*EXCERPT*:
-- Opening Marker --
When the COVID-19 pandemic first hit Kansas, jury trials immediately came to a full stop.

Since then, that pause and the continuing influx of court cases has burdened the state’s criminal justice system, a fact that has weighed on lawmakers every time they renew the COVID-19 disaster declaration and put a strain on public defenders.

Now, Kansas is trying to resume jury trials and to reduce that backlog of cases piling up.

But some taking part in jury trials worry COVID-19 protocols are difficult to follow in a system designed without the virus in mind, while courts acknowledge how challenging it is to set up and run such a system.

"What I am hearing from defenders across the state is that there is a huge gap between the safety procedures written on paper and the realities of how those procedures are implemented in the courthouse,“ said Jessica Glendening, a public defender based in Topeka.

Back in May, the Kansas Supreme Court issued an order creating the Ad Hoc Jury Task Force, which in July laid out a report on how courts can best start jury trials back up with the coronavirus in mind. The report touched upon a variety of things, from public communication to sanitation and cleaning.
-- Closing Marker --
*RECORDS SHOWN*:
-- Opening Marker --
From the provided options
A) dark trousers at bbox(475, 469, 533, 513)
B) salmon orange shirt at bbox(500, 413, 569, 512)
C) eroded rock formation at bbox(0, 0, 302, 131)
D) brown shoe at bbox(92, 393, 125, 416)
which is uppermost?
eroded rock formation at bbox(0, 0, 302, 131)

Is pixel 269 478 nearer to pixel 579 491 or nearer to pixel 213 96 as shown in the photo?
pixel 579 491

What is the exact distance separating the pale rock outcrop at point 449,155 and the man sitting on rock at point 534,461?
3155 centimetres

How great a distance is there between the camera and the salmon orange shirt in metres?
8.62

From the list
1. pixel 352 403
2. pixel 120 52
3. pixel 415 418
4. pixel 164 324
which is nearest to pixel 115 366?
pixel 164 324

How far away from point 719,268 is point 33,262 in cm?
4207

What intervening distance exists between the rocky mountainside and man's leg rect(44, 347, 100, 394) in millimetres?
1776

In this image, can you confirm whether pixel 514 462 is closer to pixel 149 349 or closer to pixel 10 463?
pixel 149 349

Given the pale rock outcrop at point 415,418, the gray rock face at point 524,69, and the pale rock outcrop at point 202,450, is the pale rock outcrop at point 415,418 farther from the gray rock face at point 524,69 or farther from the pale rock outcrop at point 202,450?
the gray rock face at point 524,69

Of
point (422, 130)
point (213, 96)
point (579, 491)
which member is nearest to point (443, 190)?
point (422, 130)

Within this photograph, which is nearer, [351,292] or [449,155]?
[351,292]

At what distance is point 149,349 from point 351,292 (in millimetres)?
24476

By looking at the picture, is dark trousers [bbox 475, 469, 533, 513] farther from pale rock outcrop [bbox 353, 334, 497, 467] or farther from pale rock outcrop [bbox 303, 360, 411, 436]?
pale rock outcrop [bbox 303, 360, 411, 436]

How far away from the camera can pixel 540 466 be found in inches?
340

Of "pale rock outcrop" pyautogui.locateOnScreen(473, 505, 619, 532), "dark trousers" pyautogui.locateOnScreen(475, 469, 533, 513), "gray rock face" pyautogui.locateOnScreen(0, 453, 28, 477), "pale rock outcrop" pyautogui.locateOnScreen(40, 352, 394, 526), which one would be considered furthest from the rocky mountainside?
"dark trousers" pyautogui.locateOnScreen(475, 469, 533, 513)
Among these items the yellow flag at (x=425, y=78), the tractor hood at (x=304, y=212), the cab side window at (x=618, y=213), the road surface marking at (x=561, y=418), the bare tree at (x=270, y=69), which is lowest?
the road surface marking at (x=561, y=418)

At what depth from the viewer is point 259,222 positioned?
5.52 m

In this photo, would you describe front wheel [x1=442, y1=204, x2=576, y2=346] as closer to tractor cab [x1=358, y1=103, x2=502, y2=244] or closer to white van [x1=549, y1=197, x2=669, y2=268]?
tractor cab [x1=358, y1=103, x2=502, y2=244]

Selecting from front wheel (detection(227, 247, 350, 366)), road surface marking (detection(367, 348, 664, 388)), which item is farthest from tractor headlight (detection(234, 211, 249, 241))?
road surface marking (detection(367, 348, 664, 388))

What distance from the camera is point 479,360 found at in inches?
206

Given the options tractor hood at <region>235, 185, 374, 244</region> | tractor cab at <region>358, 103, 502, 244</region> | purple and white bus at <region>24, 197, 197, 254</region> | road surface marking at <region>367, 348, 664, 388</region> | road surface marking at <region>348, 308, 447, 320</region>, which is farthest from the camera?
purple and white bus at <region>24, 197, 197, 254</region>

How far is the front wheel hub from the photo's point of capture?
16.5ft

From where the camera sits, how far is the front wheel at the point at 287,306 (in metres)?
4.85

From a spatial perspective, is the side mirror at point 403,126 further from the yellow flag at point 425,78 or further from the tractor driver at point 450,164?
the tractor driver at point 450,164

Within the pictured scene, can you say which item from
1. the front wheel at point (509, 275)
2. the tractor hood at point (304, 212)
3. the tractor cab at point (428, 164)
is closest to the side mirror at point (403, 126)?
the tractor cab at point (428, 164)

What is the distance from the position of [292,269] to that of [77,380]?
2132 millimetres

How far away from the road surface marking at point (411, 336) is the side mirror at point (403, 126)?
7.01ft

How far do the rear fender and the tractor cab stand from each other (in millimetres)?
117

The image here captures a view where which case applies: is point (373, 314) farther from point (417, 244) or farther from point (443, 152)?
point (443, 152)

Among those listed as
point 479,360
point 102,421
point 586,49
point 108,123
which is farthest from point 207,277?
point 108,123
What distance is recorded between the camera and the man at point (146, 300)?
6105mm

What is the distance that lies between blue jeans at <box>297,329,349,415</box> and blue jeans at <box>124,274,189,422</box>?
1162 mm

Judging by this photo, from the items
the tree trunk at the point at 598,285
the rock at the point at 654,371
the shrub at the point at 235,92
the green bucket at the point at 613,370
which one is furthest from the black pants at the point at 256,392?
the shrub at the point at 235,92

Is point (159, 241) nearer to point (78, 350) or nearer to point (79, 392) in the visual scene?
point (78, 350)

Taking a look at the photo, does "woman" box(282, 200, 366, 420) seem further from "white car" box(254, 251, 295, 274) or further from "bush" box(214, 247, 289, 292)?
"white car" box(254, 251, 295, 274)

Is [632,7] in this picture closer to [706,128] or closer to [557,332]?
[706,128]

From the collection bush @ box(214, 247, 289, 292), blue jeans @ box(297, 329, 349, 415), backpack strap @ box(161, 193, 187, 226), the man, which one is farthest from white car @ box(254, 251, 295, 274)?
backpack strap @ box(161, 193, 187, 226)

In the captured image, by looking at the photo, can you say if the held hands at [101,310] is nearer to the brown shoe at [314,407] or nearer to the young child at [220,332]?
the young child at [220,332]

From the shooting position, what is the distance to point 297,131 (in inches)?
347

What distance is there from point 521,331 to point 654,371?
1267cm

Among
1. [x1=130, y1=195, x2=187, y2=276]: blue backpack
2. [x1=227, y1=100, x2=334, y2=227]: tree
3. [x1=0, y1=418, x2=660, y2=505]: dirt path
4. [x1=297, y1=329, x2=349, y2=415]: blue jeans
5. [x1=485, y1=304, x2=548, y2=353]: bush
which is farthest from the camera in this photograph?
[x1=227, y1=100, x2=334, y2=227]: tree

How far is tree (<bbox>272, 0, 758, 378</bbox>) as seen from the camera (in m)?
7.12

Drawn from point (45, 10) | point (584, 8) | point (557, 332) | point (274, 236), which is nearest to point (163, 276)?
-- Closing Marker --
*EXERCISE PROMPT*: According to the excerpt on Kansas jury trials, what did the Kansas Supreme Court's May order create? The material is separate from the text and unrelated to it.

*ANSWER FOR THIS EXERCISE*: The Ad Hoc Jury Task Force.